The HDFS filesystem shows that around 600K blocks on a cluster are under-replicated due to rack failure. Is there a way to know which files will be affected if these blocks are lost, before HDFS recovers? I can't do a 'fsck /' as the cluster is very large.
2
votes
2 Answers
2
votes
Namenode UI lists the Missing blocks and JMX logs lists the corrupted/missing blocks.
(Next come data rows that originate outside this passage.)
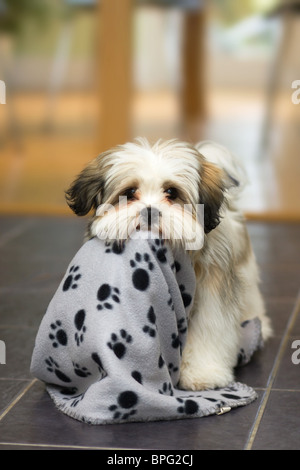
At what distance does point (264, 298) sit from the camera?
323 cm

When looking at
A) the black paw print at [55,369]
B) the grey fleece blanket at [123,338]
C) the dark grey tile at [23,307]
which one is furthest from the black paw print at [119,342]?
the dark grey tile at [23,307]

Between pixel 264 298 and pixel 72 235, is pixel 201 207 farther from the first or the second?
pixel 72 235

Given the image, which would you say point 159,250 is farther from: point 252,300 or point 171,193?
point 252,300

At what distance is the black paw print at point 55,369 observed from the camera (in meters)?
2.30

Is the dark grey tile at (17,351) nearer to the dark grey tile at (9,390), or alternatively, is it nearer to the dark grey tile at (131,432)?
the dark grey tile at (9,390)

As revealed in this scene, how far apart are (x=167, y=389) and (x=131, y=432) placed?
169mm

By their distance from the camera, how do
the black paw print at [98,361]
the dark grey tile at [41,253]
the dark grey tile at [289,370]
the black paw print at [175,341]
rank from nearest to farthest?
the black paw print at [98,361] → the black paw print at [175,341] → the dark grey tile at [289,370] → the dark grey tile at [41,253]

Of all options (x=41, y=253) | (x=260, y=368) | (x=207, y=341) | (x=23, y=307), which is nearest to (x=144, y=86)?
(x=41, y=253)

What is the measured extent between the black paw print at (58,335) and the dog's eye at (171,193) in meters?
0.41

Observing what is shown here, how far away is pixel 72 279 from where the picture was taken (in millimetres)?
2281

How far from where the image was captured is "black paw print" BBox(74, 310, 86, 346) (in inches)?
86.3
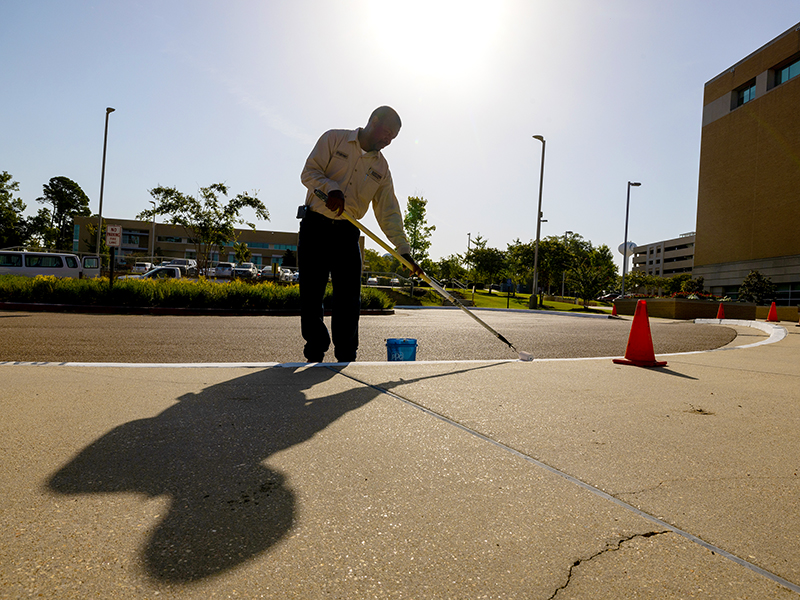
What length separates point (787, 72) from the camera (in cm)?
3912

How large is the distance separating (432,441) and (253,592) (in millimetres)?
1208

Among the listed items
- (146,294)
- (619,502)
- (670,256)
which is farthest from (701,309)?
(670,256)

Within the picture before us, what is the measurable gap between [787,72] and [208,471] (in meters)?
51.7

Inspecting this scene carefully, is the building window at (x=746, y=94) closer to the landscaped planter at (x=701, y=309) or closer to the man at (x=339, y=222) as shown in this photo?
the landscaped planter at (x=701, y=309)

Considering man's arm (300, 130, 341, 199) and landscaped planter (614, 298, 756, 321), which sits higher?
man's arm (300, 130, 341, 199)

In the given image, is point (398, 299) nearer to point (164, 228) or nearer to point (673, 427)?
point (673, 427)

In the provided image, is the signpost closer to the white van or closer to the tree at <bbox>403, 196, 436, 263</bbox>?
the white van

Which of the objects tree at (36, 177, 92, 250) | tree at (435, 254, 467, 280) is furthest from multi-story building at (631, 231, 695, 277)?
tree at (36, 177, 92, 250)

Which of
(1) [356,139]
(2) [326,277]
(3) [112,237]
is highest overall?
(1) [356,139]

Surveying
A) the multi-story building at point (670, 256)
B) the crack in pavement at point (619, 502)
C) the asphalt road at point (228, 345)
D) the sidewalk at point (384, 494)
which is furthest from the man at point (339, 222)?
the multi-story building at point (670, 256)

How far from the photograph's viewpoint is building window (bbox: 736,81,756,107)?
43.2 meters

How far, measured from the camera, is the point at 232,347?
607 centimetres

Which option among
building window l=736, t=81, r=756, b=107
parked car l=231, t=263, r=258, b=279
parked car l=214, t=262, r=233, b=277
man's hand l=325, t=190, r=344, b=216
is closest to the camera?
man's hand l=325, t=190, r=344, b=216

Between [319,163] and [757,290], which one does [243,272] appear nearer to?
[757,290]
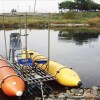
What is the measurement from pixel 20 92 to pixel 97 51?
A: 17.2m

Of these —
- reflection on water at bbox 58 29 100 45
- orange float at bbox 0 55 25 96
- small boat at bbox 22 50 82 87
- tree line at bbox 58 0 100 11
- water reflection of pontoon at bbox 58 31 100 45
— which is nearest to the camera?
orange float at bbox 0 55 25 96

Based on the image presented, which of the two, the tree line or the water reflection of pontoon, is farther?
the tree line

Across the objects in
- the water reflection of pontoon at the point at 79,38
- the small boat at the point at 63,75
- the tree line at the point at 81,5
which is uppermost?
the tree line at the point at 81,5

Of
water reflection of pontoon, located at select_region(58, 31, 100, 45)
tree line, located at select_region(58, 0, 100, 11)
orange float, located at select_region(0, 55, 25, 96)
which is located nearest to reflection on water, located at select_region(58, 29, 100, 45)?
water reflection of pontoon, located at select_region(58, 31, 100, 45)

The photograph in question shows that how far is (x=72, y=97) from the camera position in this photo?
12602 mm

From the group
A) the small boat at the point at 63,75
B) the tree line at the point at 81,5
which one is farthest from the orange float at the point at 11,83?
the tree line at the point at 81,5

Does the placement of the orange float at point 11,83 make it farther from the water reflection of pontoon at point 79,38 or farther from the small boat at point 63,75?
the water reflection of pontoon at point 79,38

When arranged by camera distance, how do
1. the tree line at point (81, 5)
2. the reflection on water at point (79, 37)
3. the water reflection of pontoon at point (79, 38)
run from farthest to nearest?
the tree line at point (81, 5)
the reflection on water at point (79, 37)
the water reflection of pontoon at point (79, 38)

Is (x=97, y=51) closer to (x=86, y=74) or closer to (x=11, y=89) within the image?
(x=86, y=74)

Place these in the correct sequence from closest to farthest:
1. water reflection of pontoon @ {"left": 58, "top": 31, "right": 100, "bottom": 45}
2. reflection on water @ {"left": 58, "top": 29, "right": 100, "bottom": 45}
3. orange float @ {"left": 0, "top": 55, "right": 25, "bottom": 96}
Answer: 1. orange float @ {"left": 0, "top": 55, "right": 25, "bottom": 96}
2. water reflection of pontoon @ {"left": 58, "top": 31, "right": 100, "bottom": 45}
3. reflection on water @ {"left": 58, "top": 29, "right": 100, "bottom": 45}

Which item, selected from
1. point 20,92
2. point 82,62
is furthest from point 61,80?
point 82,62

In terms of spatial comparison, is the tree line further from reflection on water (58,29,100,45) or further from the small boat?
the small boat

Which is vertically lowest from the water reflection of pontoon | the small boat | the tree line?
the water reflection of pontoon

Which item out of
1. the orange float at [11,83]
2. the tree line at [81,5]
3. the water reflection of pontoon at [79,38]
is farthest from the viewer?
the tree line at [81,5]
UI and JMX just shows the number of under-replicated blocks.
There are two way to view the under-replicated blocks/files: using fsck or WebHDFS API.
using WebHDFS REST API:
curl -i "http://<HOST>:<PORT>/webhdfs/v1/<PATH>?op=LISTSTATUS"
This will return the response with a FileStatuses JSON object. Parse the JSON object and filter for the files having the replication less than the configured value.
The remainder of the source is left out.